1,25 million d’euros de chiffre d’affaires en 2025
En trois ans, la Brasserie Ragnar a injecté 3 millions d’euros dans son entreprise, dont la majeure partie grâce à un emprunt bancaire. La somme peut sembler faible par rapport à d’autres secteurs de l’industrie, "mais dans le milieu de la brasserie artisanale, c’est colossal", assure Pierre-Marie Soulat, fondateur de la Brasserie Ragnar en 2018. En croissance de 25 % sur l’année, la brasserie table sur un chiffre d’affaires de 1,25 million d’euros en 2025.

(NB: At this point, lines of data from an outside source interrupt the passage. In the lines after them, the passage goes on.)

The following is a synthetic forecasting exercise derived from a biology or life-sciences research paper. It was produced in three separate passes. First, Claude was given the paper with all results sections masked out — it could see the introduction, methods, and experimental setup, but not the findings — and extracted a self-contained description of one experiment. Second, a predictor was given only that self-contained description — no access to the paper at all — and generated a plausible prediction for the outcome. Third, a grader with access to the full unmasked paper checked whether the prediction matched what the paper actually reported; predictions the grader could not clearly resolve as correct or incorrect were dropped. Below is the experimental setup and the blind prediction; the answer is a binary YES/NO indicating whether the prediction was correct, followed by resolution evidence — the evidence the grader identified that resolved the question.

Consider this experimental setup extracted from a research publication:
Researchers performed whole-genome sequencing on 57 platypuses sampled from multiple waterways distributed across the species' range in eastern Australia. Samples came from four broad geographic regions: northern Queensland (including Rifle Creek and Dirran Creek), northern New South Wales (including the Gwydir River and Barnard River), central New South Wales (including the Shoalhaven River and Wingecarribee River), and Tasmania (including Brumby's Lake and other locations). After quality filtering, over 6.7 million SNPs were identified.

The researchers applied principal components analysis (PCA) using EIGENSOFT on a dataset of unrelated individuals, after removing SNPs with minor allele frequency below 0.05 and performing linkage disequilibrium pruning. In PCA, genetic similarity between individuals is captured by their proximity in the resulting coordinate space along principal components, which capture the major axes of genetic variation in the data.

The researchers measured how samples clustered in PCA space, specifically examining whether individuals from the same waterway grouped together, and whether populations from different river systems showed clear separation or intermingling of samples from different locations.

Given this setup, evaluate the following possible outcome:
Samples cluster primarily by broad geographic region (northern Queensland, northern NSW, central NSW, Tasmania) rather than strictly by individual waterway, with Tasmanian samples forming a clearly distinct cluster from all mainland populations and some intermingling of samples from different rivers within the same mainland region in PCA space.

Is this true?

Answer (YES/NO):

L’investissement principal de la brasserie depuis 2022 (1,2 million d’euros) a concerné l’acquisition de nouvelles machines. "Il s’agit d’une unité de brassage et de conditionnement, qui a nécessité 18 mois de préparation et prototypage", précise Pierre-Marie Soulat. Le montant investi permet à la brasserie de diminuer la pénibilité de certains postes et d’investir davantage de temps et de personnes dans les métiers annexes de communication et d’événementiel.
Doublement de son parc de vente
La brasserie vient donc de lancer en novembre 2025 sa deuxième marque de bière, Snekar, pour attaquer un nouveau marché : la grande distribution. Celle-ci représente 85 % des ventes de bières en Normandie. "C’est là que se trouve notre potentiel de croissance", explique Pierre-Marie Soulat. Aujourd’hui présente dans près de 600 points de vente, la Brasserie Ragnar s’apprête à doubler son parc de vente, avec 648 supermarchés dans la région.
Le patron Normand ne compte pas s’arrêter là. Face à la baisse du marché de la bière ces dernières années en France, il mise sur la tendance du bio et du sans-alcool pour continuer à croître. À partir de 2026, Brasserie Ragnar lancera la marque Oko pour viser ce nouveau public.
Proposer une expérience autour de la bière
En plus de son activité de brassage de bière, l’entreprise dispose de trois bars ouverts de manière saisonnière, dans des lieux atypiques, comme un moulin à Louviers ou une ancienne église à Rouen. La PME de 15 personnes revendique cette approche "multi-métiers" de la brasserie, pour impulser un effet de communauté. "Il faut proposer plus qu’une bière, et investir l’aspect émotionnel. Les clients ont envie de vivre une expérience", souligne le fondateur de Brasserie Ragnar. Par ailleurs, la vente dans ses propres bars permet au brasseur de garder des liquidités à l’intérieur de la société, pour amortir les délais de paiement des fournisseurs et réinvestir l’argent dans la brasserie elle-même.